San José, Costa Rica, since 1956

Need a mammogram in Costa Rica? Get in line

A recent report asserts that thousands of women in Costa Rica are waiting to receive a mammogram from the Social Security System (Caja). The problem is so prevalent in the country that patients can wait up to two years for an appointment, according to statistics released Monday by the National Union of Caja Employees (UNDECA).

Almost 53,800 women are waiting for a mammogram, UNDECA statistics showed. The mammogram is a tool used to detect and diagnose breast cancer, the most common type of cancer in women in Costa Rica.

The UNDECA statement said the reason for the logjam is that many hospitals have mammogram machines that are old or no longer work.

María Eugenia Villalta, a Caja medical manager, denied to various media that the waits were as severe as what UNDECA claimed, although she did not provide figures proving otherwise.

A press release from the Caja stated that the organization did 90,000 mammograms in 2011, and the number of mammograms performed increased 24 percent between 2008 and 2011.

Villalta said the situation is improving, and the Caja in recent years bought 14 new mammography machines and hired 26 new radiologists. She said the Caja plans to hire 22 more in the upcoming year. She also said the reason some women might not be receiving mammograms more regularly is because it’s only necessary to receive a checkup every two years.

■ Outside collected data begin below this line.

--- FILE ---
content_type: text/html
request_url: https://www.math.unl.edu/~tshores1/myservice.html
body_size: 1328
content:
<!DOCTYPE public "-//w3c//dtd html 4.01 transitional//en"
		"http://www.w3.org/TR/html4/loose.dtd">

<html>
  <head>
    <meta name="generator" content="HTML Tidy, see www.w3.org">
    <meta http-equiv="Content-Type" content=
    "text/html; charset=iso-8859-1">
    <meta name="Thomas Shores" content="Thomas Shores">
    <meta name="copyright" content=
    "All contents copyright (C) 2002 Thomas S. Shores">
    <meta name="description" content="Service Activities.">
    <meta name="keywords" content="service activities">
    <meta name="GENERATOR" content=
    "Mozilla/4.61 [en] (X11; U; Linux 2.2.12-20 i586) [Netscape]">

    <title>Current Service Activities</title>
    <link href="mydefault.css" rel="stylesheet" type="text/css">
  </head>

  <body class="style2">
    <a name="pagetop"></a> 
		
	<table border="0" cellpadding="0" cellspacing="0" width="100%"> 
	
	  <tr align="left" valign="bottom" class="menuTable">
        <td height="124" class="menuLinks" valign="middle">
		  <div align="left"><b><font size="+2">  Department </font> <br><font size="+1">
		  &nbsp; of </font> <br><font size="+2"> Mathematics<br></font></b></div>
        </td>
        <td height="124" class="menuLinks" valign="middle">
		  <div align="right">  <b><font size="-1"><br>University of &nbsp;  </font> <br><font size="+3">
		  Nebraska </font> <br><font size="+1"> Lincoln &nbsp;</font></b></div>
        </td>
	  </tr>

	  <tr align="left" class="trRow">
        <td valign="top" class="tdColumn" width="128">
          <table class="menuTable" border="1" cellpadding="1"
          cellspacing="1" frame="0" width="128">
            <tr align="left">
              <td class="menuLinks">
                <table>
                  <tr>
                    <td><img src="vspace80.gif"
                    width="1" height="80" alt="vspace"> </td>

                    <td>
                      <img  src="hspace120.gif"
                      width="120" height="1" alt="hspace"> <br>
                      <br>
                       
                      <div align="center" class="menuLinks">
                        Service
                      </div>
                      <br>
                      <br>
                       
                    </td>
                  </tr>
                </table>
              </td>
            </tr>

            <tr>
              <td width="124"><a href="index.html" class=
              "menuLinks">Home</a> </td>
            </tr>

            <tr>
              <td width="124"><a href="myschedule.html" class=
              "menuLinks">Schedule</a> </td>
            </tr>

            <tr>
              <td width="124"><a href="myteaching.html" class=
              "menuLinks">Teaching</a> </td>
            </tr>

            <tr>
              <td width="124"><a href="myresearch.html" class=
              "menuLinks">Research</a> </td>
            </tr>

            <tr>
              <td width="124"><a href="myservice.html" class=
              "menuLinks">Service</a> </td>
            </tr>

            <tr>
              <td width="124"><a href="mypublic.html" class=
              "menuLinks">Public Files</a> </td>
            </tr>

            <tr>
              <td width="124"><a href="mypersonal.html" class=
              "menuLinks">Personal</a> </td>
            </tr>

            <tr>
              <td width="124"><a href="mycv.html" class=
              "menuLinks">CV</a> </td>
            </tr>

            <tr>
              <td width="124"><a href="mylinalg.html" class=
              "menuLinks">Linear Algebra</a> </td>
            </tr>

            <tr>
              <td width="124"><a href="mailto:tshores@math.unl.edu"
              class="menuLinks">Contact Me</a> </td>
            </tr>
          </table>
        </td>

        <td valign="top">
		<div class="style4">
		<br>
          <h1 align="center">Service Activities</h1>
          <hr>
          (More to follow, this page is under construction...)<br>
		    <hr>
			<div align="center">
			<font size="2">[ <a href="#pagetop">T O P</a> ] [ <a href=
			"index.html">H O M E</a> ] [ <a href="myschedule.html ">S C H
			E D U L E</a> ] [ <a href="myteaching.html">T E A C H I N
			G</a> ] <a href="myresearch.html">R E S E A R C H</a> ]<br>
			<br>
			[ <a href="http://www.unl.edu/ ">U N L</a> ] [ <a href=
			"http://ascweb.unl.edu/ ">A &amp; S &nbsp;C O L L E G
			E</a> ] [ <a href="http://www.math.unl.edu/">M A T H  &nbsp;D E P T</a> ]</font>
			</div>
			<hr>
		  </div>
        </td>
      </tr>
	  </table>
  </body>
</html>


The American Cancer Society recommends yearly mammograms beginning at age 40. However, the U.S. Preventive Services Task Force recommends the procedure every two years, starting at age 50 A recent study stated frequent mammograms lead to “over-diagnosis” of breast cancer, meaning that the breast cancer detected is so minimal it is unlikely to cause harm throughout a woman’s lifetime. Therefore, a patient receives treatment and tests they do not actually need.